Pronunciando sui contrapposti gravami ─ degli attori, in via principale, in relazione alla quantificazione degli importi dovuti; dal Comune, in via incidentale, in ordine alla validità dell’accordo e comunque al suo contenuto (secondo il Comune limitato al pagamento della sola prima mensilità dei contratti di locazione) ─ la Corte d’appello di Roma, con sentenza n. 5605/2020, pubblicata l’11 novembre 2020, in parziale accoglimento del solo appello principale, ha esteso l’obbligo del Comune anche con riferimento ad un ulteriore contratto di locazione (quello stipulato con NOME COGNOME, nei confronti della quale -ha precisato- il Comune non aveva esercitato il diritto di rivalsa), liquidando per esso, in favore dei locatori, l’ulteriore importo di Euro 19.200 in ragione di 1/10 per ciascuna unità immobiliare, oltre interessi legali dalle singole scadenze; ha stabilito che l’importo, dovuto dal Comune di Anzio, di 104,383 euro, oltre interessi legali dalle singole scadenze, va diviso tra gli attori/appellanti in ragione di 1/10 per unità immobiliare e, confermata nel resto la sentenza appellata, ha posto a carico del Comune anche le spese del giudizio di secondo grado.
Avverso la sentenza d’appello NOME COGNOME e gli altri soggetti indicati in epigrafe propongono ricorso per cassazione affidato a quattro motivi.
Vi resiste il Comune di Anzio depositando controricorso e proponendo, con il medesimo atto, ricorso incidentale sulla base di quattro motivi, per resistere al quale i ricorrenti principali depositano controricorso.
È stata fissata per la trattazione l’odierna adunanza camerale ai sensi dell’art. 380 -bis.1 cod. proc. civ., con decreto del quale è stata da rituale comunicazione alle parti.

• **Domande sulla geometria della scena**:

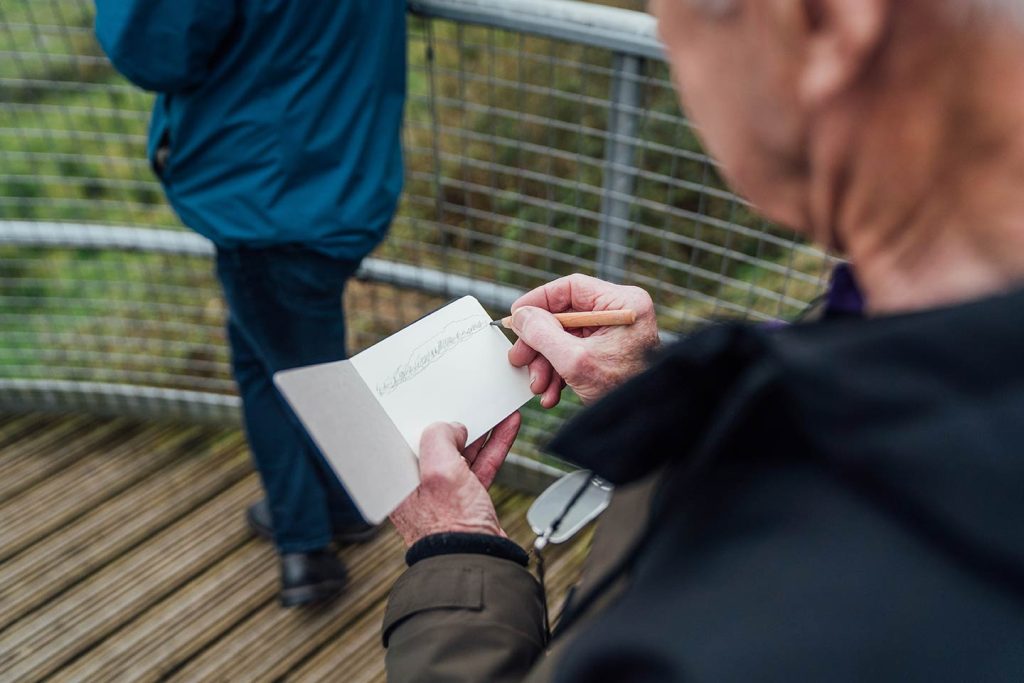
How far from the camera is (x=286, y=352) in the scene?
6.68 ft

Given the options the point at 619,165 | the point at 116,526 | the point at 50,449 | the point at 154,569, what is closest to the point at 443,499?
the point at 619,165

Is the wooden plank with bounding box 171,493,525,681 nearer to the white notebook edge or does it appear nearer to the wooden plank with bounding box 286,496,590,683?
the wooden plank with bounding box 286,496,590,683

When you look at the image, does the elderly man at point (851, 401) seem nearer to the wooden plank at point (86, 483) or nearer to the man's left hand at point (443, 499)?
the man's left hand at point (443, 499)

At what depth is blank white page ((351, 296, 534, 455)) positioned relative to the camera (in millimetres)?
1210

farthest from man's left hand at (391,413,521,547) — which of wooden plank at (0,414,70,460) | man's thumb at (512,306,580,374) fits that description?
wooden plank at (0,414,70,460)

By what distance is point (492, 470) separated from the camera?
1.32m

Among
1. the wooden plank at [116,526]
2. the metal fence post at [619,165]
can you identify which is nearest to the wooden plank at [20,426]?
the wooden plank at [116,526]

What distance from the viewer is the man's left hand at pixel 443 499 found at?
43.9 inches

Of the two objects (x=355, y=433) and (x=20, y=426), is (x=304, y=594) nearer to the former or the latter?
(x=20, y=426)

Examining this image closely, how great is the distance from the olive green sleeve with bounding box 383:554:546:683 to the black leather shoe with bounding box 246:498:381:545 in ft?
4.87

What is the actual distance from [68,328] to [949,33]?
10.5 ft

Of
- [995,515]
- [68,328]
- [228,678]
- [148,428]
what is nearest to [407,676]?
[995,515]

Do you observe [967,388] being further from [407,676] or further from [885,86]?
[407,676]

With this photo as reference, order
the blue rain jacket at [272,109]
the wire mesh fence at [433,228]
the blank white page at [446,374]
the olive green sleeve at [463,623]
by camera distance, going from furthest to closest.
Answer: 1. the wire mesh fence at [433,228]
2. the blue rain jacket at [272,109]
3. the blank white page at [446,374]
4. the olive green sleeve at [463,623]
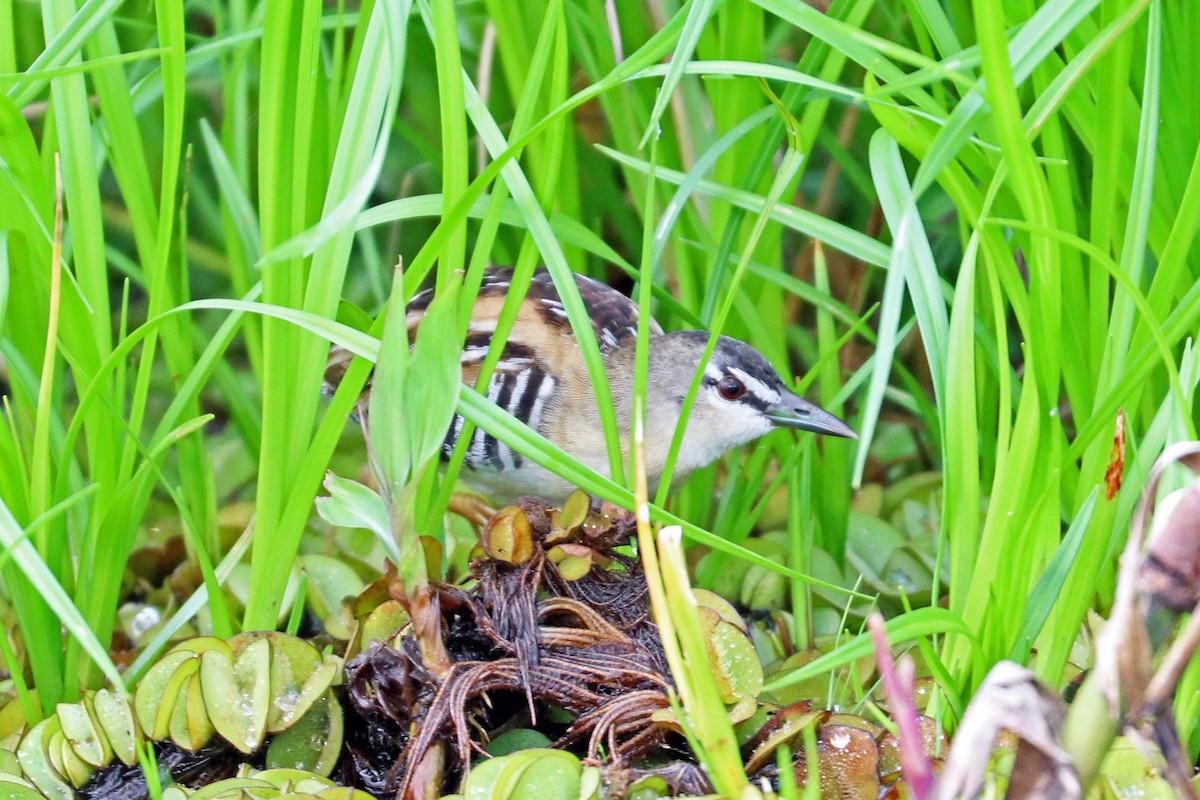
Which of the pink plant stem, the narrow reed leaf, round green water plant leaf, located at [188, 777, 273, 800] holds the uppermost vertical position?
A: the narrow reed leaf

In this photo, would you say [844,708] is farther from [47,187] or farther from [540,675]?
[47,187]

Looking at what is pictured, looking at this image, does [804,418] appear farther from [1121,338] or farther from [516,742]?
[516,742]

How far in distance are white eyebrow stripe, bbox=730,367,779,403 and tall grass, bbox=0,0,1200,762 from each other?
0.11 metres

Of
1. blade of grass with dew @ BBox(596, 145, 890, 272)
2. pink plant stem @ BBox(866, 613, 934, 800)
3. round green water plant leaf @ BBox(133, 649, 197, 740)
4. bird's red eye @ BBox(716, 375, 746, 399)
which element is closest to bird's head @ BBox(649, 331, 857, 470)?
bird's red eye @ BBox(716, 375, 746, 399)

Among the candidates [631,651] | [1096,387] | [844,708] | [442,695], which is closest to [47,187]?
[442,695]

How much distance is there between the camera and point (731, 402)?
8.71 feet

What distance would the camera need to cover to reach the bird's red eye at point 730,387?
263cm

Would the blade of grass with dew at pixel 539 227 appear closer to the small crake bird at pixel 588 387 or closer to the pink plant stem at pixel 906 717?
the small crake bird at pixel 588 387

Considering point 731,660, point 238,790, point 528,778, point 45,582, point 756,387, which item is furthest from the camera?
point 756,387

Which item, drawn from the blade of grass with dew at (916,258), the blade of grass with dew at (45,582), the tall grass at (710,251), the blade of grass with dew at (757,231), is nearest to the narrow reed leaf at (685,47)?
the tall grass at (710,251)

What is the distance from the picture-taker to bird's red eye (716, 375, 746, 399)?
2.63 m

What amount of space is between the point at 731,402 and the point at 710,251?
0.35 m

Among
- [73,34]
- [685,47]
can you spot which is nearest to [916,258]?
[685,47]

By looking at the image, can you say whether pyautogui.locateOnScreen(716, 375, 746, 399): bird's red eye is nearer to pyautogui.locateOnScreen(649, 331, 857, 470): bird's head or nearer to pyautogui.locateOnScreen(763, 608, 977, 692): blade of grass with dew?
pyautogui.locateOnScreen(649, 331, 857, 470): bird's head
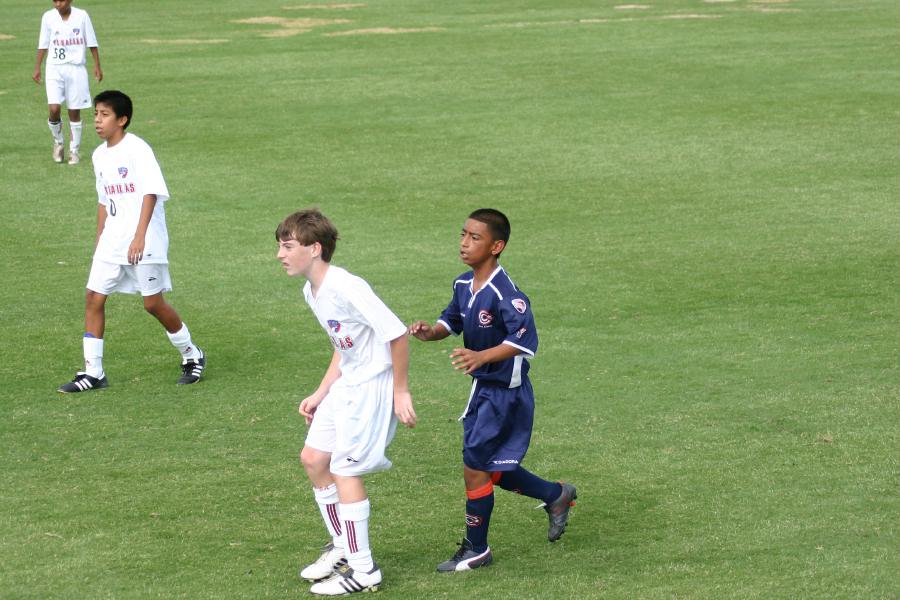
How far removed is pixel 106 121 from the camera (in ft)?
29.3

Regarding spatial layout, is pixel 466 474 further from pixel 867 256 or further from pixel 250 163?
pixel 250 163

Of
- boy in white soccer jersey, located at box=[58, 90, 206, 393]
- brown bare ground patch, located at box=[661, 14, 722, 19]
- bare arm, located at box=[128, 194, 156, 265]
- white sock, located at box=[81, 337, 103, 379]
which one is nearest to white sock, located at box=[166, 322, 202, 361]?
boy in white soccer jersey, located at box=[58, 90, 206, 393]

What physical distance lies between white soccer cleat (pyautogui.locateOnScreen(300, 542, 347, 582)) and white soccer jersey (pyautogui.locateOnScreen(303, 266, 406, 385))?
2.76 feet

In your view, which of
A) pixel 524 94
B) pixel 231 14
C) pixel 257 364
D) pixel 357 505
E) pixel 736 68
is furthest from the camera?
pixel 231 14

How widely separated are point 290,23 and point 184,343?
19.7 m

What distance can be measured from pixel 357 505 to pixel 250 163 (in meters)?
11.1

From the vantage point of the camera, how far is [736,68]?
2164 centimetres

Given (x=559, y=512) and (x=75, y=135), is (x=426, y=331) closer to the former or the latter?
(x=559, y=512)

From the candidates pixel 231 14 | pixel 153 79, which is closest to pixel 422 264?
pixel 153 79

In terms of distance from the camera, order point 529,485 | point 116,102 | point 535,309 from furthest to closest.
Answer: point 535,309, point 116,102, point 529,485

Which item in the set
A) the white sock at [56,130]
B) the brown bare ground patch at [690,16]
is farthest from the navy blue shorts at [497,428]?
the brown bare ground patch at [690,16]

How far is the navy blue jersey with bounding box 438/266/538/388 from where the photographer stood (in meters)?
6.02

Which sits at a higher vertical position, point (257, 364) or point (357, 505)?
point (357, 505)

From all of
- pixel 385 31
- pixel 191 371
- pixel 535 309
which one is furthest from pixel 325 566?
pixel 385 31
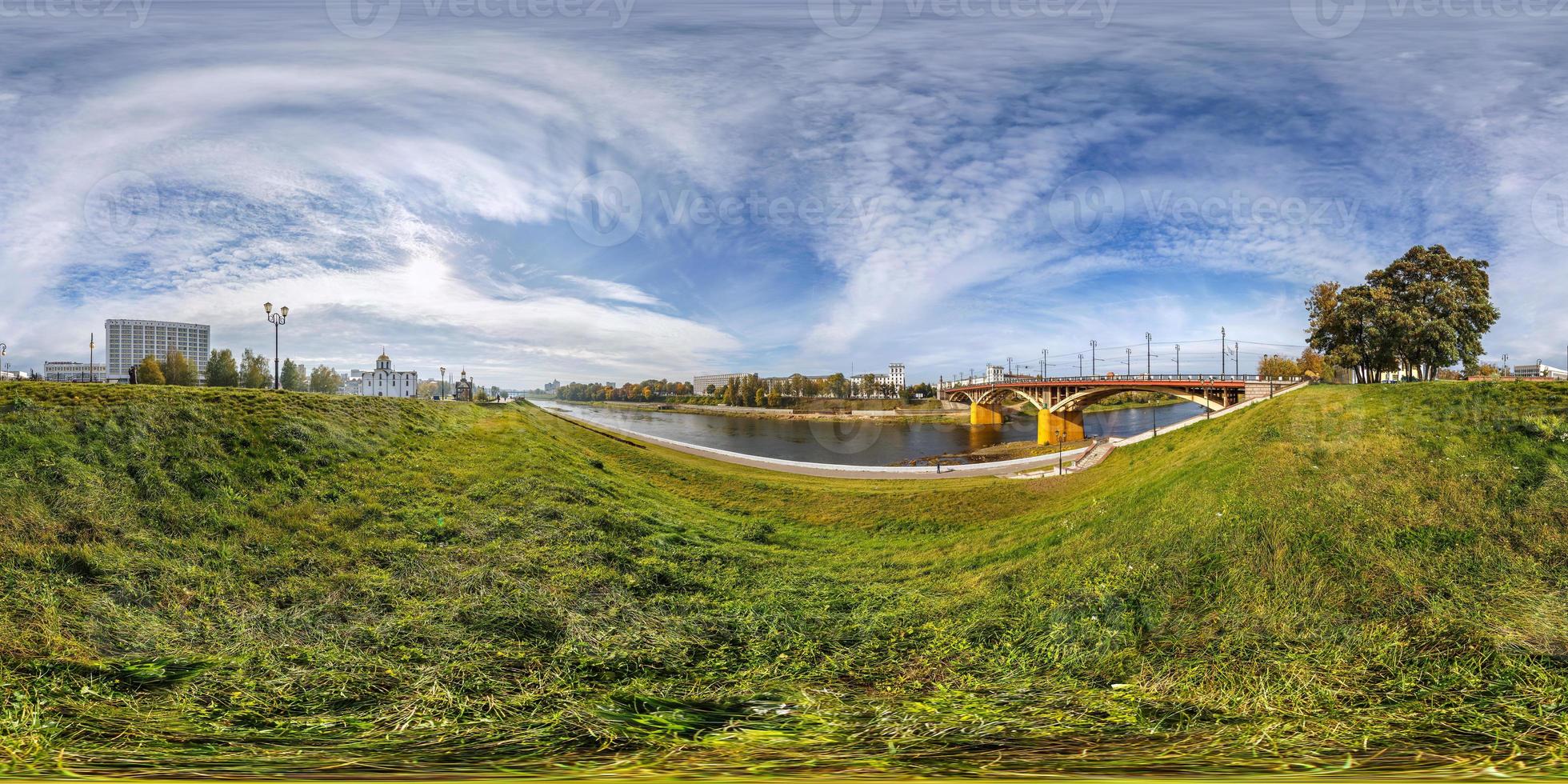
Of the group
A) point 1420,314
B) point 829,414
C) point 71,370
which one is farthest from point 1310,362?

• **IL TUO COMPITO**: Riscrivi sotto forma di elenco il paragrafo del brano che comincia con «Vi resiste il Comune di Anzio», conservandone i fatti principali. Questi dati provengono da un'altra fonte.

• **LA RISPOSTA**:
- Il Comune di Anzio resiste depositando controricorso.
- Con lo stesso atto propone un ricorso incidentale basato su quattro motivi.
- I ricorrenti principali depositano a loro volta controricorso per resistere al ricorso incidentale.